In the midst of his career as a college assistant, Shawhan wedged in a full decade as coach and GM of his hometown junior club the Soo Indians, the same organization that prepped him for his playing scholarship to Lake Superior State. Always loquacious, Shawhan was temporarily halted by one question—Where will he spread his ashes?

“Ahh… That’s a good question about spreading ashes,” Shawhan said from his office, and he pondered. “I’m obviously a big fan of the Upper Peninsula, I’ve spent most of my life in it.” He and his wife Laura have embraced each of their three hometowns. “We’ve now covered the whole U.P. in Division I, and every time it’s gotten a little bit better.” 

Shawhan knows and appreciates the rugged makeup of the U.P.’s citizenry. “This is a hard-working community,” he said, and then pointed to his current home in Houghton. “You see it when you ride around, how well it’s kept up, the downtown is vibrant, they’re happy not having big-market stores around here. Some people say, ‘I could never go there,’ I think the community here has the feeling, ‘That’s good. That’s the way we want it.’” 

It’s no coincidence that Shawhan has named a Houghton product, Raymond Brice, as captain of the 2019-20 Huskies. Brice is not an elite goal scorer, but he has those rugged intangibles, a mold that has made local players a fixture on the Husky roster over the years. 

“So, Ray fits it. Devin Kero fit it. Tanner Kero fits it. The locals in the hockey school fit it,” Shawhan said of his player ideal: tough and team-first. “There’s a lower degree of entitlement from the people here than you see in a lot of places. That’s what I love about it. As long as we can keep recruiting guys from here that can play, like the guys we’ve had, we’re going to try and keep every guy that we can right here on home turf.”

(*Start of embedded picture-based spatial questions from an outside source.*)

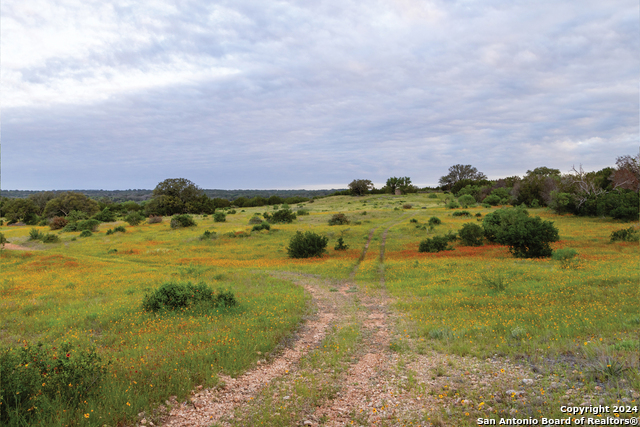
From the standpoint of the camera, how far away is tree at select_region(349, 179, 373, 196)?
110 metres

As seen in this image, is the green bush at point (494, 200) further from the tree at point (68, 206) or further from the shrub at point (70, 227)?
the tree at point (68, 206)

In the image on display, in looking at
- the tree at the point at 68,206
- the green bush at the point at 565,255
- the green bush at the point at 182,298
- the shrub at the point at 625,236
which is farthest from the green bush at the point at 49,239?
the shrub at the point at 625,236

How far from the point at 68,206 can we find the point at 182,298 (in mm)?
71678

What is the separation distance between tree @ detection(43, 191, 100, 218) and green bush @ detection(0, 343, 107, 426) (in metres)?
73.4

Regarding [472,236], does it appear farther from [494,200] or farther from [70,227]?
[70,227]

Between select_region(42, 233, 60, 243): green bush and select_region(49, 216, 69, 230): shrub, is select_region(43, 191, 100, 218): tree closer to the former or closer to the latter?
select_region(49, 216, 69, 230): shrub

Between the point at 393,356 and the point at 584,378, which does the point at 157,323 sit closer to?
the point at 393,356

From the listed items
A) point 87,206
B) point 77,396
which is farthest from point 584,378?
point 87,206

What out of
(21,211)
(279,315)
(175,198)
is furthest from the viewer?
(175,198)

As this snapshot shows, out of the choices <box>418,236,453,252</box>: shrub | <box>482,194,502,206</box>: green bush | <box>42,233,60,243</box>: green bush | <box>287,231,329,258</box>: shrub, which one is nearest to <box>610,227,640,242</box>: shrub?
<box>418,236,453,252</box>: shrub

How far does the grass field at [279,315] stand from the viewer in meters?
6.58

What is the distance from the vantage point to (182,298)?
1235 cm

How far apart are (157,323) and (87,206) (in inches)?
2902

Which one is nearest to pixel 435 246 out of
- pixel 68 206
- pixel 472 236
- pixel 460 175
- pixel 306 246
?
pixel 472 236
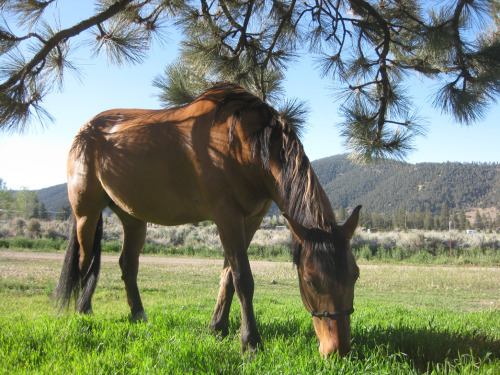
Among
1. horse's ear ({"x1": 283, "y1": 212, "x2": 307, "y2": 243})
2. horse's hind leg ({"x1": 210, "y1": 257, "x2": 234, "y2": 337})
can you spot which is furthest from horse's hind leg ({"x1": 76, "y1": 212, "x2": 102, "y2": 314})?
horse's ear ({"x1": 283, "y1": 212, "x2": 307, "y2": 243})

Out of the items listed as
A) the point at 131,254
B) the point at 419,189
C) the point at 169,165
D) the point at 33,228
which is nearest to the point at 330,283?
the point at 169,165

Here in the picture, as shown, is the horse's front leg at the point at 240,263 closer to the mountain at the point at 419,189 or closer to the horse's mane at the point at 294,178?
the horse's mane at the point at 294,178

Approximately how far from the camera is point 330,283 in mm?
1922

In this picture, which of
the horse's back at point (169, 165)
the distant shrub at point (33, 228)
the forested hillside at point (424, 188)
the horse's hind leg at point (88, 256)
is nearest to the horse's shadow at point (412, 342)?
the horse's back at point (169, 165)

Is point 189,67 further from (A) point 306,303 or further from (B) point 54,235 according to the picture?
(B) point 54,235

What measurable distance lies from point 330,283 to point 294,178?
2.27 feet

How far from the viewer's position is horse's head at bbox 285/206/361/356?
1.92 meters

Shawhan demonstrated that same Yooper determination his first two years as an assistant with Tech: he commuted 200 miles daily from his old home in Marquette to his new job in Houghton in order to keep from uprooting his kids out of school. 

Shawan’s rugged individualism occasionally smacks into harsh realities that demand compromise, something the 56-year-old coach stubbornly resists. A case in point came up this offseason with rising senior Gavin Gould. Like every other school in DI hockey, Tech needs more goal scoring. Yet Shawhan allowed Gould, a soft-mitted sniper with 33 career goals, to transfer over to league rival Bowling Green without protest. 

“That was fine with us,” Shawhan said. “In fairness to him, his heart has to be there. In fairness to us, his heart had to be here. He’s certainly a very good hockey player, maybe our most talented. But it’s a team that wins. The people who want to be here, that want to be part of the Michigan Tech culture, the Copper Country mentality, those are the people we want here.”

It’s impossible to imagine Shawhan living in any environment other than the southern shores of Lake Superior. He spent several minutes in his office describing the virtues of all his professional homes: Sault Ste. Marie, Marquette, and Houghton. He is sincere and passionate about the virtues of all those ports of call. When pressed once again as to which one of these bedrock cities would be the ideal spot to spread his ashes, he was flummoxed. His solution was a rare compromise. 

“Drive across and drop them a little everywhere.”